▶ **Problem details**: Please copy out all of the records below word for word, without changing anything.

▶ **Source records**:
————————

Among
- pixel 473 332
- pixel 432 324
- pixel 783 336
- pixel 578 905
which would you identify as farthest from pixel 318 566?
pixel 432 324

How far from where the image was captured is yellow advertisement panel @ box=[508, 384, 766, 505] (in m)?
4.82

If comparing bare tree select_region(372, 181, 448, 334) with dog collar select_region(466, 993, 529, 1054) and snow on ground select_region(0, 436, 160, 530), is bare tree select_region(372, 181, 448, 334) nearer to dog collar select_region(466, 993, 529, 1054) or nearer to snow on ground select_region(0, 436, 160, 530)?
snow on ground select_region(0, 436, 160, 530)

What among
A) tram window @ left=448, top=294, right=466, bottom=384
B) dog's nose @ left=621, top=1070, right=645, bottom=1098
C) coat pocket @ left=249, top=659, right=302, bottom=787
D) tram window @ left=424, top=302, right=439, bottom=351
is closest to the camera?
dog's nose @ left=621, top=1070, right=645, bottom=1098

————————

▶ **Response to this exercise**:
Among
- pixel 473 332
- pixel 432 324
- pixel 783 336
- pixel 578 905
which would you identify as farthest from pixel 318 566?
pixel 432 324

How far from where the image was captured is yellow advertisement panel @ box=[508, 384, 766, 505] (in m)?
4.82

If comparing bare tree select_region(372, 181, 448, 334) with dog collar select_region(466, 993, 529, 1054) and snow on ground select_region(0, 436, 160, 530), is bare tree select_region(372, 181, 448, 334) nearer to dog collar select_region(466, 993, 529, 1054) or nearer to snow on ground select_region(0, 436, 160, 530)?
snow on ground select_region(0, 436, 160, 530)

What among
A) tram window @ left=448, top=294, right=466, bottom=384
B) dog's nose @ left=621, top=1070, right=645, bottom=1098
C) coat pocket @ left=249, top=659, right=302, bottom=787
D) tram window @ left=424, top=302, right=439, bottom=351
is closest to the camera?
dog's nose @ left=621, top=1070, right=645, bottom=1098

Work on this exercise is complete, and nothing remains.